== 読解本文 ==
···

万葉集ブログ・2 まんえふしふ 巻九~巻十

teacup.ブログ“Autopage”から引っ越してきました。

1785 笠金村歌集 女歌

2010-11-21 | 巻九 相聞
神龜五年戊辰秋八月歌一首(并短歌)

人跡成 事者難乎 和久良婆尓 成吾身者 死毛生毛 公之随意常 念乍 有之間尓 虚蝉乃 代人有者 大王之 御命恐美 天離 夷治尓登 朝鳥之 朝立為管 群鳥之 群立行者 留居而 吾者将戀奈 不見久有者

人となる ことはかたきを わくらばに なれる我(あ)が身は 死にも生きも 君がまにまと 思ひつつ ありし間に うつせみの 世の人なれば 大君の 命畏(みことかしこ)み 天離(あまざか)る 鄙治(ひなをさ)めにと 朝鳥の 朝立ちしつつ 群鳥(むらとり)の 群立ち行かば 留まり居て 我れは恋ひむな 見ず久ならば


728(神亀5)年・戊辰・秋8月の歌一首(ならびに短歌)

···

== 提供記録 ==
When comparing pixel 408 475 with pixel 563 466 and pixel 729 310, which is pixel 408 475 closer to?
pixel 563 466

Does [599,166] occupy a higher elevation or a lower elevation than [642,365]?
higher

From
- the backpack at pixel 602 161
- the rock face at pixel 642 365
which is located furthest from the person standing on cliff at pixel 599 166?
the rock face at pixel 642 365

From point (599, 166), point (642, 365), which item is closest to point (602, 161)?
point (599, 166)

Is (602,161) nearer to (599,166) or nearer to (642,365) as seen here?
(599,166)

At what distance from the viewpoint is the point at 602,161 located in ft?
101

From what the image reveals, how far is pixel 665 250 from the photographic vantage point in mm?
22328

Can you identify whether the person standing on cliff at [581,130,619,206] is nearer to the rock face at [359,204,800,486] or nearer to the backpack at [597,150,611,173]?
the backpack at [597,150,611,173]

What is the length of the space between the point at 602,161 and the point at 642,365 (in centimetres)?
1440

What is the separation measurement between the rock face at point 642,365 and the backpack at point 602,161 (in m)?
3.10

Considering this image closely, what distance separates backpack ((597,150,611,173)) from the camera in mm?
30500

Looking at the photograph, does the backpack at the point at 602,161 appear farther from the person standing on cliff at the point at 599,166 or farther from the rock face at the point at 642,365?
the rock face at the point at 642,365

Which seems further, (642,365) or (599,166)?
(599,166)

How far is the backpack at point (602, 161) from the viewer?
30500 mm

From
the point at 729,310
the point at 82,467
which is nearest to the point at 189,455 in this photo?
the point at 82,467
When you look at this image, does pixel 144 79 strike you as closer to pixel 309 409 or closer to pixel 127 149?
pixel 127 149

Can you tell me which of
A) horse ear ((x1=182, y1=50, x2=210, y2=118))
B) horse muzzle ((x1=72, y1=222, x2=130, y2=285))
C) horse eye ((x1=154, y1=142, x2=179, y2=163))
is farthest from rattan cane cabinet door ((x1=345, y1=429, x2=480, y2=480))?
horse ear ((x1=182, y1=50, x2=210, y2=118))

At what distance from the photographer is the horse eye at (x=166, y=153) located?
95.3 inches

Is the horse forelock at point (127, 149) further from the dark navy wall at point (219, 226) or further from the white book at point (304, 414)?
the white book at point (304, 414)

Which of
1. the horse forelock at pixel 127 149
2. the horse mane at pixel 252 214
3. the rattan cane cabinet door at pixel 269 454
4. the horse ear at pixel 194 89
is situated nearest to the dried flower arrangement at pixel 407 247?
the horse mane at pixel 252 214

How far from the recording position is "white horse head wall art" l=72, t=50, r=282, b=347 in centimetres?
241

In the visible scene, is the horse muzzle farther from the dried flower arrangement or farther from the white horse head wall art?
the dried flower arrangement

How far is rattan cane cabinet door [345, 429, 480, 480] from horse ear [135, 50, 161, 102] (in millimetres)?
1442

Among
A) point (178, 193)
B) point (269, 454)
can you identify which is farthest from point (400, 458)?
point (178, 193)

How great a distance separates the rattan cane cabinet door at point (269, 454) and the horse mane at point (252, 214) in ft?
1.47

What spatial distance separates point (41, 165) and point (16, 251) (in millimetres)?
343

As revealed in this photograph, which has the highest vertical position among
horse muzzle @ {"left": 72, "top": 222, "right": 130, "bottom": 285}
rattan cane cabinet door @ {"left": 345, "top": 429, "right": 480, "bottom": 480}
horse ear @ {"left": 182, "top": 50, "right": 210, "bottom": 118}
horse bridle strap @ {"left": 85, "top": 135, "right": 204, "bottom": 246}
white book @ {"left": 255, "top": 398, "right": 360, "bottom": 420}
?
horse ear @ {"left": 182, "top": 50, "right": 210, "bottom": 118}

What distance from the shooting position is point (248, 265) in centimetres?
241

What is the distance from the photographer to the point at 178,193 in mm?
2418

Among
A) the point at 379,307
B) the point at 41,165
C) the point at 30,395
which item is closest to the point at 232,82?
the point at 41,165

···

== 課題 ==
万葉集の記事によると、神亀5年は西暦何年にあたりますか。 記録を参照する必要はありません。

== 解答 ==
728年です。